Spatial question records
***
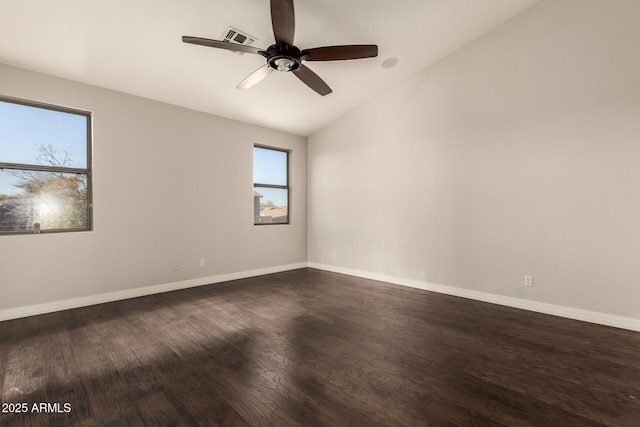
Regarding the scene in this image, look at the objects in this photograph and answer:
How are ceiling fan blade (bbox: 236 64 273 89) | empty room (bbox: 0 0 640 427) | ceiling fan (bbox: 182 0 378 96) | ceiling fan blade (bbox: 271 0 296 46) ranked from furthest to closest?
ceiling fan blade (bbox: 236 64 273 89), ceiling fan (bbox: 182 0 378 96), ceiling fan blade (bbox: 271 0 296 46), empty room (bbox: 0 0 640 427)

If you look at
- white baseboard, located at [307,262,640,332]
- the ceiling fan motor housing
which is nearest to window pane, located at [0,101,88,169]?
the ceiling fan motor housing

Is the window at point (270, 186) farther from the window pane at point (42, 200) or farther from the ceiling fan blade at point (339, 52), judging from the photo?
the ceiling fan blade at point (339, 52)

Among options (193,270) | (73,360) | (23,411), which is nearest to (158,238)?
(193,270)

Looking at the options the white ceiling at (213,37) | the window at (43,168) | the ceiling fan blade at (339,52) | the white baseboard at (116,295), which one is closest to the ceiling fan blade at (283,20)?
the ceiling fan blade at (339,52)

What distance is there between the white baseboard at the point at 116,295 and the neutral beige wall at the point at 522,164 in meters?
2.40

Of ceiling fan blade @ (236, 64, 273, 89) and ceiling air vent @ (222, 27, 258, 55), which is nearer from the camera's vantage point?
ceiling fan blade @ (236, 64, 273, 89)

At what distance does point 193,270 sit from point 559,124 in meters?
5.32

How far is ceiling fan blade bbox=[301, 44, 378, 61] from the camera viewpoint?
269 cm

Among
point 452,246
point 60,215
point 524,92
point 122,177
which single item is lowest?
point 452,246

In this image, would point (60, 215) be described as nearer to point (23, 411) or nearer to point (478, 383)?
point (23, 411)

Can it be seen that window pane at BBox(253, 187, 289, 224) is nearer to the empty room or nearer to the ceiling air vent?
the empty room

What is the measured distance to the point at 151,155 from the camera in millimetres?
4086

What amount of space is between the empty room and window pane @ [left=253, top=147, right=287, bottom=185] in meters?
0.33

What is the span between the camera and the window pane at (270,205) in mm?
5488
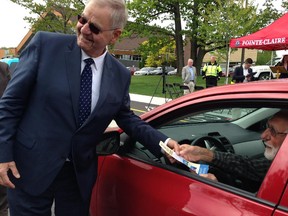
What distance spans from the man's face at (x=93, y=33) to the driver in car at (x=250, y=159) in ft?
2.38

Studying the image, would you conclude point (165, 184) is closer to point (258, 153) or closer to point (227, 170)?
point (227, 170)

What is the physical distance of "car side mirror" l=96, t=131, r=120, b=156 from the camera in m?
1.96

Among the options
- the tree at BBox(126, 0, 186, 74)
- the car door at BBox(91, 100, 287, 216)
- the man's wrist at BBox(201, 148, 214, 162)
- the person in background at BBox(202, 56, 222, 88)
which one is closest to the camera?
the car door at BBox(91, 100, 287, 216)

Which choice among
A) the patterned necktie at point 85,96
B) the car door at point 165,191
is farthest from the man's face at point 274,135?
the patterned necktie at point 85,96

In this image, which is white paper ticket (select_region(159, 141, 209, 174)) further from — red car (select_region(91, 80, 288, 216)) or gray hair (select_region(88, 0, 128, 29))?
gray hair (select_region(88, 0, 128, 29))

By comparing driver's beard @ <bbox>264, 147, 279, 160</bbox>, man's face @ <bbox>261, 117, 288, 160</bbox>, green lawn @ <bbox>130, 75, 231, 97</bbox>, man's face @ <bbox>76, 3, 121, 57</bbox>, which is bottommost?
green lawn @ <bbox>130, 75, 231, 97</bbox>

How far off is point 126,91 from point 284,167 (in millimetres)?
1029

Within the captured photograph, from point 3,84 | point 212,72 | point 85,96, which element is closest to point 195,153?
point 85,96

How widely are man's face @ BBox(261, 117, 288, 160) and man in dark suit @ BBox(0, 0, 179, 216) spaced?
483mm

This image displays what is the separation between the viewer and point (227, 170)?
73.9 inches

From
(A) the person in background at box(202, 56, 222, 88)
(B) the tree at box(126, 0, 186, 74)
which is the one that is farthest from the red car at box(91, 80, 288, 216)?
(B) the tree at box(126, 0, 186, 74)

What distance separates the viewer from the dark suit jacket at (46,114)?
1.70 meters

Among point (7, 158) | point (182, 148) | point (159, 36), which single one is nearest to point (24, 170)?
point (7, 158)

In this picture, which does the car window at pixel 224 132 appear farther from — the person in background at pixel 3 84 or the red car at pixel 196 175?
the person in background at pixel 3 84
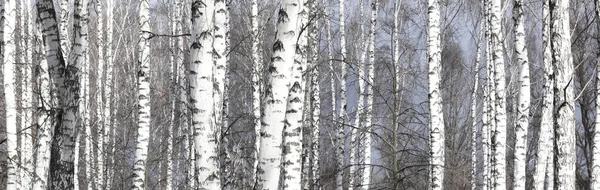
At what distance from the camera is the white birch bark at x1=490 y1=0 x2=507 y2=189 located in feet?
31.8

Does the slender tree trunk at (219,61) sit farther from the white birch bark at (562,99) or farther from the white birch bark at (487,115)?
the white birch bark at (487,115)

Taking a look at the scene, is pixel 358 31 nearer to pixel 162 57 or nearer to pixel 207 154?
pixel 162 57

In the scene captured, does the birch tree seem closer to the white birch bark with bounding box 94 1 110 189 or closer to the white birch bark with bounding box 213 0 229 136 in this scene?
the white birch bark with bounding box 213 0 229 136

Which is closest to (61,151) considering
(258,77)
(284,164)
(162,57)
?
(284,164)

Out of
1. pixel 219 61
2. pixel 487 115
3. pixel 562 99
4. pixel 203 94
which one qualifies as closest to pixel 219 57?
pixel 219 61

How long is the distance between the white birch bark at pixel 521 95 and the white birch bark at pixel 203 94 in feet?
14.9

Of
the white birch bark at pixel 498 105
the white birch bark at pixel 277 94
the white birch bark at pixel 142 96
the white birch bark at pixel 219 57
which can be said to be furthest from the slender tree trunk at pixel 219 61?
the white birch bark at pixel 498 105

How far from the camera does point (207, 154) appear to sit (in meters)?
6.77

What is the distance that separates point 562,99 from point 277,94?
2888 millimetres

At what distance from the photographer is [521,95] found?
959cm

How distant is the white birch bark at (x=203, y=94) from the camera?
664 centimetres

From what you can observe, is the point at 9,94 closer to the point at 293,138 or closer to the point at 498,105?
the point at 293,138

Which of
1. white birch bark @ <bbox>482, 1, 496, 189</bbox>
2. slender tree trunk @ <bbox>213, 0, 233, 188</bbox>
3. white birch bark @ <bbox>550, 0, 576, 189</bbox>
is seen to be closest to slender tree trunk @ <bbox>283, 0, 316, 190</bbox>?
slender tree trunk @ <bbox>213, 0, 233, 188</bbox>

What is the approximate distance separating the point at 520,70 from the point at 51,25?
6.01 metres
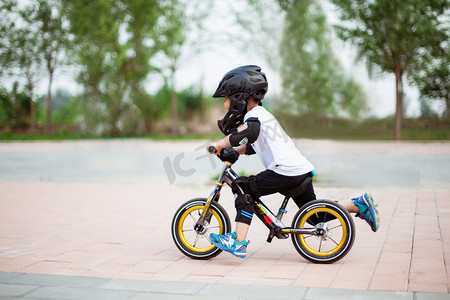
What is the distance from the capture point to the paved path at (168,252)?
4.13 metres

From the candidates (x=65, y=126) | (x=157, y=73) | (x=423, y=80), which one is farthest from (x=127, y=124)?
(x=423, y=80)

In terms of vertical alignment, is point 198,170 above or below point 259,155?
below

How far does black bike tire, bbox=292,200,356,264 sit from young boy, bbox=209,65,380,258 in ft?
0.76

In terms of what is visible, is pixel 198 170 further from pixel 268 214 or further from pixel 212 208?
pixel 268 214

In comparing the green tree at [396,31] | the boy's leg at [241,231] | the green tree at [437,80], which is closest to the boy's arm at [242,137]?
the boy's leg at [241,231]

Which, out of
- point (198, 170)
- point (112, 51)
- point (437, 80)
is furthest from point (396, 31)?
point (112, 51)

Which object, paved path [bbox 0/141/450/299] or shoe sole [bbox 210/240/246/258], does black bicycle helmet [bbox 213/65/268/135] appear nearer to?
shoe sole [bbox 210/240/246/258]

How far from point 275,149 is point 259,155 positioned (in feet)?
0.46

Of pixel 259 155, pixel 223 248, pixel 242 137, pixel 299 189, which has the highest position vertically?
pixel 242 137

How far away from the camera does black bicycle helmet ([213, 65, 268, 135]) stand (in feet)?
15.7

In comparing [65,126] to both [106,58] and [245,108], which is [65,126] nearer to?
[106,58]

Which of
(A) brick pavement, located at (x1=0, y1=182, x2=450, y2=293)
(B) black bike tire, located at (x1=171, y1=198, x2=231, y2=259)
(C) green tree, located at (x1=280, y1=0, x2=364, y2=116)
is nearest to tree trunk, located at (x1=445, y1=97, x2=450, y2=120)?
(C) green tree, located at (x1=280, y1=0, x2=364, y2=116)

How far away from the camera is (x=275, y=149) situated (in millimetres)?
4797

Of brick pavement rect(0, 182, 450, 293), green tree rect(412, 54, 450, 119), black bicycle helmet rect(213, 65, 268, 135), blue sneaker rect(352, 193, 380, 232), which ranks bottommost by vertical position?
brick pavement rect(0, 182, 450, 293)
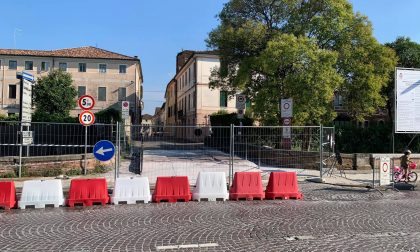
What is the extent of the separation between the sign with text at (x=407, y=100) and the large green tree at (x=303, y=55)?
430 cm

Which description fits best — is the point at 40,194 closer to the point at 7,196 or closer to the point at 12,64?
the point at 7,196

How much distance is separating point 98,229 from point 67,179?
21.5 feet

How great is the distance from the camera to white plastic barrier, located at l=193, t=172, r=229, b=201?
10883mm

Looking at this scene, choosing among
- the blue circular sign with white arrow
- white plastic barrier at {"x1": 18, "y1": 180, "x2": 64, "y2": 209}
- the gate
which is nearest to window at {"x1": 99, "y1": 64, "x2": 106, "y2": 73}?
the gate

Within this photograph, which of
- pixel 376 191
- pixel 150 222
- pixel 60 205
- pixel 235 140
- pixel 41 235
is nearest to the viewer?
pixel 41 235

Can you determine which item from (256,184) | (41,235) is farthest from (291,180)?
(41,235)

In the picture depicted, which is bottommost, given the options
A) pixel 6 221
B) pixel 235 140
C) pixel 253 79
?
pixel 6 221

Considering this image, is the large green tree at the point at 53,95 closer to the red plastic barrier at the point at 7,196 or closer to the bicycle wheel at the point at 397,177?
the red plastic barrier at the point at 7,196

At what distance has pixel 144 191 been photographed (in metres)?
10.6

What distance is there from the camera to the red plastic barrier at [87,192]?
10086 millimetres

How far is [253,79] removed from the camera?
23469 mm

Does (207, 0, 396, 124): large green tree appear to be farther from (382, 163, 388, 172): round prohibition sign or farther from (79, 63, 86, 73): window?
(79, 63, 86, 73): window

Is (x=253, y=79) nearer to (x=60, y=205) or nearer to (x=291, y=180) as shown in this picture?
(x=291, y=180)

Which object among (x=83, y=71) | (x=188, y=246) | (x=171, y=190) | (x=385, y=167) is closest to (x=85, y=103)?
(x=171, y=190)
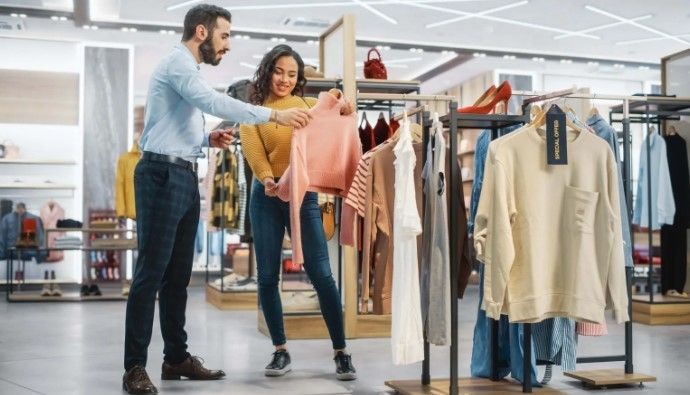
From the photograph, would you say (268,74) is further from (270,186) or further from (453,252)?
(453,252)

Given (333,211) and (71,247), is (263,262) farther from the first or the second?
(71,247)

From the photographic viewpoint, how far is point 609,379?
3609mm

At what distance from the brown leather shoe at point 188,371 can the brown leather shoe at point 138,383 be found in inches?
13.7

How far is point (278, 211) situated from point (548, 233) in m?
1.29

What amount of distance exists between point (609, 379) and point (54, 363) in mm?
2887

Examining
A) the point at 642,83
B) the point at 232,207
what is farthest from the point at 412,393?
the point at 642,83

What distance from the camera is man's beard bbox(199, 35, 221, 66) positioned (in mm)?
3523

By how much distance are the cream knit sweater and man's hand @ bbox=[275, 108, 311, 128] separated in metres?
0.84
***
Task to carry out
Please copy the lines of the records above, from the line containing "What is the physical" through the line containing "73.9 inches", without any changes.

Answer for this exercise
What is the physical distance of "car side mirror" l=96, t=131, r=120, b=156 from the camera in m?
1.96

Among the options
- the tree at BBox(126, 0, 186, 74)
- the car door at BBox(91, 100, 287, 216)
- the man's wrist at BBox(201, 148, 214, 162)
- the person in background at BBox(202, 56, 222, 88)
which one is closest to the camera?
the car door at BBox(91, 100, 287, 216)

Which choice among
A) the patterned necktie at point 85,96
B) the car door at point 165,191
is farthest from the man's face at point 274,135?
the patterned necktie at point 85,96

In this image, which is white paper ticket (select_region(159, 141, 209, 174)) further from — red car (select_region(91, 80, 288, 216)) or gray hair (select_region(88, 0, 128, 29))?
gray hair (select_region(88, 0, 128, 29))

By comparing driver's beard @ <bbox>264, 147, 279, 160</bbox>, man's face @ <bbox>261, 117, 288, 160</bbox>, green lawn @ <bbox>130, 75, 231, 97</bbox>, man's face @ <bbox>76, 3, 121, 57</bbox>, which is bottommost?
green lawn @ <bbox>130, 75, 231, 97</bbox>

How far off is point 126,91 from point 284,167 (in millimetres)?
1029

Within the captured photograph, from point 3,84 | point 212,72 | point 85,96, which element is closest to point 195,153?
point 85,96

How widely are man's face @ BBox(261, 117, 288, 160) and man in dark suit @ BBox(0, 0, 179, 216) spaced?
483mm

This image displays what is the separation between the viewer and point (227, 170)?
73.9 inches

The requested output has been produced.